# Problem
Lay out everything from the start of the records down to the line containing "(A) the front wheel <" as a Markdown table with the columns Row and Line, numbering each row and leaving out blank lines.

Collection entries

- - -

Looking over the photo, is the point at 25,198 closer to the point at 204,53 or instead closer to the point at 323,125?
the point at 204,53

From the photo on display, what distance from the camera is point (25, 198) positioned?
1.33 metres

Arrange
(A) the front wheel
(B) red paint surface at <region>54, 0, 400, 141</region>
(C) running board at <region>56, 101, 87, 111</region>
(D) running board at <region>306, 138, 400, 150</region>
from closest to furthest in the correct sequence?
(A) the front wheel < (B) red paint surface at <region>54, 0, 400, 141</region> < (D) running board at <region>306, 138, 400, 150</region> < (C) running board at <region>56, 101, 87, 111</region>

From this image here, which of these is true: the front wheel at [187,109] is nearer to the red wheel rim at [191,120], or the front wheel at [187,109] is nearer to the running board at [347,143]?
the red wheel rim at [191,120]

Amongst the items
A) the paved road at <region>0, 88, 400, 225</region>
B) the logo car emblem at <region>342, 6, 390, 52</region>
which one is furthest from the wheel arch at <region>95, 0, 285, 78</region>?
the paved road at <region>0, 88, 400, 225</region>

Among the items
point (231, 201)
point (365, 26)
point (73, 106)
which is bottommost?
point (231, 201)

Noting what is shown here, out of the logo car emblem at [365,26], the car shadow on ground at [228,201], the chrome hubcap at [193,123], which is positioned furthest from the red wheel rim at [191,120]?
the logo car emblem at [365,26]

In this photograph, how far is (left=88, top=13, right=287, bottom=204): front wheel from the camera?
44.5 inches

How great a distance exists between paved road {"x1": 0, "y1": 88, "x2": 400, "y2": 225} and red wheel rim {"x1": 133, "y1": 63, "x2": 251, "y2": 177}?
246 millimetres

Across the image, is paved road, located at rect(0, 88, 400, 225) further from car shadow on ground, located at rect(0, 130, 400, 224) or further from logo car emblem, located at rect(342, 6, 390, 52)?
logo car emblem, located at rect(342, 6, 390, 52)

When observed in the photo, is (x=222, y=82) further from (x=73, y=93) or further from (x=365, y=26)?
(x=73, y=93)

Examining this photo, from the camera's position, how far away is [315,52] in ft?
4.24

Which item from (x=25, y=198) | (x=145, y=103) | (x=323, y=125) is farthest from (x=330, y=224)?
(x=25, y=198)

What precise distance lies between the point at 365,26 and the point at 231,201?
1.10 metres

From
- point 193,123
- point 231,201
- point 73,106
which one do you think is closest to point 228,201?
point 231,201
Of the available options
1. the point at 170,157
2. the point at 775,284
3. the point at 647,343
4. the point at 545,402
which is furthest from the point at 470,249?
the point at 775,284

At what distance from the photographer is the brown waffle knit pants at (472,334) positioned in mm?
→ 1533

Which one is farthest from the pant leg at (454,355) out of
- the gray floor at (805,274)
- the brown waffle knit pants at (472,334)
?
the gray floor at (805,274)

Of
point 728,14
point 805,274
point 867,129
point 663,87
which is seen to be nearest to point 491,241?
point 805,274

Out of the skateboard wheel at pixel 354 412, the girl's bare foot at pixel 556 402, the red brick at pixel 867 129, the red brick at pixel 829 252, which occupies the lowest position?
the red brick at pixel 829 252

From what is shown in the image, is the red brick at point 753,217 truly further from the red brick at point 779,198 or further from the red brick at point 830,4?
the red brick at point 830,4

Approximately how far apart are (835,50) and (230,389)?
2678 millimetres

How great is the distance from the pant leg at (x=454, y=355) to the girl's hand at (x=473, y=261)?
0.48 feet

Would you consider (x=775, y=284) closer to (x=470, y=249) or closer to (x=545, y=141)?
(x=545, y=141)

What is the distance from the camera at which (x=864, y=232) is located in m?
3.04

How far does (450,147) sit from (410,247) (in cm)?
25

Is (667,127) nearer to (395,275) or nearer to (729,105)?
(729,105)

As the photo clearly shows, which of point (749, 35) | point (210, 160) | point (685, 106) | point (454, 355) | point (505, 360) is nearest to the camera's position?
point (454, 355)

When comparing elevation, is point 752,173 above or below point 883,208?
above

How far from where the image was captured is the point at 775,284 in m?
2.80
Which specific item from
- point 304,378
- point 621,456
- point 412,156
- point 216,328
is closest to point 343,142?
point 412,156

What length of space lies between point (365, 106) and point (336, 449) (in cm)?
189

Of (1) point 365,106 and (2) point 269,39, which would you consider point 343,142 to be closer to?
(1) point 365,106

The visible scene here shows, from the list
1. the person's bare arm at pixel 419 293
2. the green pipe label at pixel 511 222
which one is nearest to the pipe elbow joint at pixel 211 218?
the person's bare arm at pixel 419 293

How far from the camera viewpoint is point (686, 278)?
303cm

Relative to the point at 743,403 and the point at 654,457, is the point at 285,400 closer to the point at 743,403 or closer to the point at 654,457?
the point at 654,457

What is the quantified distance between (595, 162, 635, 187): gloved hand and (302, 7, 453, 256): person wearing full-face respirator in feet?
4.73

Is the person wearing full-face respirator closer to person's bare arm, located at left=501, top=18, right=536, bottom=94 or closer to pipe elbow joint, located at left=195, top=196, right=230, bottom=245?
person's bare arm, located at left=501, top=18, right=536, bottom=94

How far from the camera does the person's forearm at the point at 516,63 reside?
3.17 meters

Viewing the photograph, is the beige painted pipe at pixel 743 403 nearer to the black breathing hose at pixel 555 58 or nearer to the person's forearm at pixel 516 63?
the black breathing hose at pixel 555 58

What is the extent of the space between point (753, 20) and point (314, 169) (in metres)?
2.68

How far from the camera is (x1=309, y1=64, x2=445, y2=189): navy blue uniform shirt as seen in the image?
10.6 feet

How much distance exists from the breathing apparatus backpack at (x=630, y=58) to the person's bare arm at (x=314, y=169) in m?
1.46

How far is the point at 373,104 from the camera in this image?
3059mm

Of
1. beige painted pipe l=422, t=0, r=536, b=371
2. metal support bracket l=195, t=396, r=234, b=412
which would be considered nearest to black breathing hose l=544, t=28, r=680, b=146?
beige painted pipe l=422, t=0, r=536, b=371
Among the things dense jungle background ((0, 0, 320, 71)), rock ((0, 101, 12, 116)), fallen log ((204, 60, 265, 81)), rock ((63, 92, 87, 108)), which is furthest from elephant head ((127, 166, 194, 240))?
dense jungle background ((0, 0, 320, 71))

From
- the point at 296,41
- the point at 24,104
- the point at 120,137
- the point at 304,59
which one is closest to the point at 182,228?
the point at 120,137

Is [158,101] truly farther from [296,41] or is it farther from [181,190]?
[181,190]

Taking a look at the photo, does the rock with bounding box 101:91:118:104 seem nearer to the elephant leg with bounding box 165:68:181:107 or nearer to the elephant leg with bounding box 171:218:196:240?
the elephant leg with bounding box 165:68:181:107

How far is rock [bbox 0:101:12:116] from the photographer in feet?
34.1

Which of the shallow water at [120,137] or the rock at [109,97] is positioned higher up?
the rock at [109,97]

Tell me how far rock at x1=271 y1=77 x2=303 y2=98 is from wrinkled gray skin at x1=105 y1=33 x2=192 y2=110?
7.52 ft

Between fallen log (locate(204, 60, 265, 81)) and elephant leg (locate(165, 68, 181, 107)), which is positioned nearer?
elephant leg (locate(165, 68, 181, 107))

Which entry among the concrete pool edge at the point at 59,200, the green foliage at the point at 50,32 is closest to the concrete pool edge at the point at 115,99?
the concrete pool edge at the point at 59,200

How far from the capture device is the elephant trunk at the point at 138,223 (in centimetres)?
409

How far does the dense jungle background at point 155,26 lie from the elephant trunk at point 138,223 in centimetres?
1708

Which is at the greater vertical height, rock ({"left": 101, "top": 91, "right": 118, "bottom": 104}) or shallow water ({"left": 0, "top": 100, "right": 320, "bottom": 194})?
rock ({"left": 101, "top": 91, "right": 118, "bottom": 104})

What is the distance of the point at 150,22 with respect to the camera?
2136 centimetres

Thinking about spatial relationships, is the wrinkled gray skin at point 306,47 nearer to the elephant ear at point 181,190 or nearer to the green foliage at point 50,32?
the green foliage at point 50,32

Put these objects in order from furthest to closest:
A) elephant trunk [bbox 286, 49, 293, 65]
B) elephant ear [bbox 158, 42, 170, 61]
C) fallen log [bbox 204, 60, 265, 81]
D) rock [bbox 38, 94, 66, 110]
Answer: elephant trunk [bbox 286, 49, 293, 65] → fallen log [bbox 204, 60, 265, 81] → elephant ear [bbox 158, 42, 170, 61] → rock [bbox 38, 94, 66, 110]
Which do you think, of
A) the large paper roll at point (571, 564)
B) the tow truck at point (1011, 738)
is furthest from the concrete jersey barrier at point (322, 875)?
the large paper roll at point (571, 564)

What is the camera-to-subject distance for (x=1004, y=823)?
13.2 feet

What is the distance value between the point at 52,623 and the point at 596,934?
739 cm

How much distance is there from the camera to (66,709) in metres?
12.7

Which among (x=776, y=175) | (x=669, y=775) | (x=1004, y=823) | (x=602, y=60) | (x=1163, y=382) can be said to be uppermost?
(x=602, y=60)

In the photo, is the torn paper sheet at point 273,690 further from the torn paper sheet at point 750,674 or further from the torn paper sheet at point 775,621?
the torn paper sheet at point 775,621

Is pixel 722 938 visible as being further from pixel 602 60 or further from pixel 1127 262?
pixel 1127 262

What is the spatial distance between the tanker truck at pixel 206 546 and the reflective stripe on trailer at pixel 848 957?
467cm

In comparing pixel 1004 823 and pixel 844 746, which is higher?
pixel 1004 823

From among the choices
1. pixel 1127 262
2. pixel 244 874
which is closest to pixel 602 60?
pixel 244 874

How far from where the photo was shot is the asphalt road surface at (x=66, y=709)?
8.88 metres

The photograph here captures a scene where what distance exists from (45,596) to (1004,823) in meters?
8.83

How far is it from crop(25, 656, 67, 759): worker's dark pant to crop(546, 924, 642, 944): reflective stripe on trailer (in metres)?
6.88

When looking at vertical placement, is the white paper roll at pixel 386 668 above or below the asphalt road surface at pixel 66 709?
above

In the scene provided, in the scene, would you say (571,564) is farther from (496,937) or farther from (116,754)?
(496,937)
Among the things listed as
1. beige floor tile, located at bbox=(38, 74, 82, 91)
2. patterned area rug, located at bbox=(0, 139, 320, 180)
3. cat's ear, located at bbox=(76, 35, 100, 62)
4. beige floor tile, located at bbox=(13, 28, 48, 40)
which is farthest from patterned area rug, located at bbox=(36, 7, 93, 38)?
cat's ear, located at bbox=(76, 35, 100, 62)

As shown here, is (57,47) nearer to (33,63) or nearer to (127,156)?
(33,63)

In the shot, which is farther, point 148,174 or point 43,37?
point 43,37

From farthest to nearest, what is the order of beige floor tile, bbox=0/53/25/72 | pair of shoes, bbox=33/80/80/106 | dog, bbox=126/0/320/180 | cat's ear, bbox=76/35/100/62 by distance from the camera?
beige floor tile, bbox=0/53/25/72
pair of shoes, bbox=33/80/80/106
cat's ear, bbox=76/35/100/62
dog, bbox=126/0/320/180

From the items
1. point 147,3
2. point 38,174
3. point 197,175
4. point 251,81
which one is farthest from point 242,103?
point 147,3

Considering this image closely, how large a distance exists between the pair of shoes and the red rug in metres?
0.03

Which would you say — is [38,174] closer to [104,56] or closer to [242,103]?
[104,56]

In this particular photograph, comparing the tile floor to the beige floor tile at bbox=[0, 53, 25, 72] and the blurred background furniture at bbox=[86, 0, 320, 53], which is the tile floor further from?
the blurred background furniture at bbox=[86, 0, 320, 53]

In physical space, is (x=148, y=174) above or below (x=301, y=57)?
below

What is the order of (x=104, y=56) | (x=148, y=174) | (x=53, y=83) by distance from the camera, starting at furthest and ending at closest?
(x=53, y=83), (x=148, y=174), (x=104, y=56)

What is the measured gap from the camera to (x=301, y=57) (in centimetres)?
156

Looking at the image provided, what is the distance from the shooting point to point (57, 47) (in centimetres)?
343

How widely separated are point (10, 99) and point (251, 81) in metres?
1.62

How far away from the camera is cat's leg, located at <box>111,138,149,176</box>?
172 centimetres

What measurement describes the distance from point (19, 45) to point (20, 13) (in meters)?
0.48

- - -

# Expected answer
| Row | Line |
|---|---|
| 1 | Looking over the photo, is the point at 25,198 closer to the point at 204,53 or instead closer to the point at 323,125? |
| 2 | the point at 204,53 |
| 3 | From the photo on display, what distance from the camera is point (25, 198) positioned? |
| 4 | 1.33 metres |
| 5 | Arrange |
| 6 | (A) the front wheel |
| 7 | (B) red paint surface at <region>54, 0, 400, 141</region> |
| 8 | (C) running board at <region>56, 101, 87, 111</region> |
| 9 | (D) running board at <region>306, 138, 400, 150</region> |
| 10 | from closest to furthest in the correct sequence? |
| 11 | (A) the front wheel < (B) red paint surface at <region>54, 0, 400, 141</region> < (D) running board at <region>306, 138, 400, 150</region> < (C) running board at <region>56, 101, 87, 111</region> |